The moves followed information from the latest Epstein files, Queen’s said in a statement. “Senator Mitchell previously provided public reassurances regarding his contact with Epstein. The recent files have shown this to be incorrect and in light of this information, the university acted accordingly.”
To add insult to injury, and perhaps the worst blow to George Mitchell, the George Mitchell Institute in Maine dropped his name from its banner.
His own institute has banished George Mitchell.
The Belfast city council now is considering rescinding Mitchell’s key to the city, a proposal backed by nationalist and unionist parties.
“It is a poignant irony – even in disgrace, the former envoy from Maine has brought both sides together,” TheGuardian.com said.

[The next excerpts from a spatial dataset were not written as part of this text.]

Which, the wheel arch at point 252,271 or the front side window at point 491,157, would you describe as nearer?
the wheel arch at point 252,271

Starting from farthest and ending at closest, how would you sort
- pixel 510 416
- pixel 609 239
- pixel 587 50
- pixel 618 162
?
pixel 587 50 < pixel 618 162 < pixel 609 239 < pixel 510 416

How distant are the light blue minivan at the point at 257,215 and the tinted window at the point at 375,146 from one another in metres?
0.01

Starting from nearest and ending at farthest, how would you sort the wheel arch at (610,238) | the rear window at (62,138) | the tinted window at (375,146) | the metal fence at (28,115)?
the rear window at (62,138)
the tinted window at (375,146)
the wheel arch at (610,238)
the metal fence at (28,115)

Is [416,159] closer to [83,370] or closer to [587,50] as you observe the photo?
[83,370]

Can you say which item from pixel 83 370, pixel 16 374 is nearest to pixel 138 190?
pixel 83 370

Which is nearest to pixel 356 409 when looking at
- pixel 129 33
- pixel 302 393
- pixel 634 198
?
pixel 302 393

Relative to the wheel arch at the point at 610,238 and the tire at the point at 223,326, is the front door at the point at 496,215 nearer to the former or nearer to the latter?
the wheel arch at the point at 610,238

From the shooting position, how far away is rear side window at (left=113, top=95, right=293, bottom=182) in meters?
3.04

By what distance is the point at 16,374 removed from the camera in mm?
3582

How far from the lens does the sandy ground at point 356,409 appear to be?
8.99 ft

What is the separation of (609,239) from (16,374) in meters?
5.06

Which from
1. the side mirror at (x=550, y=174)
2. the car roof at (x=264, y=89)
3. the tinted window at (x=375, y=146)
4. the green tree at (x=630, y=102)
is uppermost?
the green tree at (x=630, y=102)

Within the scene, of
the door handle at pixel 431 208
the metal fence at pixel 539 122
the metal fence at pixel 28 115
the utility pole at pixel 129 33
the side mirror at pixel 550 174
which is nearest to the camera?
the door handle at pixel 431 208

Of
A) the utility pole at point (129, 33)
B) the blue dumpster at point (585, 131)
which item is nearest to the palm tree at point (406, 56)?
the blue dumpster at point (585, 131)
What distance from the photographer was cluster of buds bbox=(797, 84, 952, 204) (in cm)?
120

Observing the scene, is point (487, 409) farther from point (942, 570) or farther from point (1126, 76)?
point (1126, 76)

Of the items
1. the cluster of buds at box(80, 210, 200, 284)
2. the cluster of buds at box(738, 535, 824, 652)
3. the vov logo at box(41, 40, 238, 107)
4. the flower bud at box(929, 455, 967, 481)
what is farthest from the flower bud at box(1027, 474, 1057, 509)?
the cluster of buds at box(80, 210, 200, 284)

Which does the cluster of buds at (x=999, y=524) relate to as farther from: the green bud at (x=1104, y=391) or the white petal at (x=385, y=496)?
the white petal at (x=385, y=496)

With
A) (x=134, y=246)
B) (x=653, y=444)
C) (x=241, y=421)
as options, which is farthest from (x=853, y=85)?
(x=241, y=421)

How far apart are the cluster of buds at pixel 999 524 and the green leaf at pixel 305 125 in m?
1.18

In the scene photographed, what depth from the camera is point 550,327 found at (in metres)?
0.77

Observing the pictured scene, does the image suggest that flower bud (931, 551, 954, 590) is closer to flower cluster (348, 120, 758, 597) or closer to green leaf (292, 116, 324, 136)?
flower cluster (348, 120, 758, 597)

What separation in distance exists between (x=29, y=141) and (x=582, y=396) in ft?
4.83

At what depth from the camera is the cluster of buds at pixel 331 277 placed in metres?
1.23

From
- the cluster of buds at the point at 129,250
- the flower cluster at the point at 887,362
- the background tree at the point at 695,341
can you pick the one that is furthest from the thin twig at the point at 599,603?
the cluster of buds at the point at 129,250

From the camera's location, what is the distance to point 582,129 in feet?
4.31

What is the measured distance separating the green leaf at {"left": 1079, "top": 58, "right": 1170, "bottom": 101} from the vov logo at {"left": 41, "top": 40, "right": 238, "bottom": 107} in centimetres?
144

Mitchell has claimed Giuffre’s identification of him was a case of mistaken identity.
“In 2021, Ms Giuffre supplied a photograph to OK! Magazine, which incorrectly captioned it as depicting Senator Mitchell standing behind Jeffrey Epstein,” the ex-senator’s spokesman said. “The individual in the photograph was not Senator Mitchell. The publisher acknowledged the incorrect caption and removed it.”
From there, Mitchell’s mouthpiece went on to the rehearsed boilerplate denial – that the senator had never met or had any contact with Giuffre or any underage women, and had learned of Epstein’s criminal activity through media reports about his 2008 prosecution and conviction, after which Mitchell “declined or deflected” invitations from Epstein’s office.
“Senator Mitchell profoundly regrets ever having known Jeffrey Epstein and condemns, without reservation, the horrific harm Epstein inflicted on so many women,” his spokesperson said.
No one believes George Mitchell anymore.
That’s the sad legacy of the Waterville native who, after breaking through the chains of an impoverished blue-collar upbringing, reaching the highest pinnacles of public life, became known at age 92 for lying about sexually trafficking a teenage girl.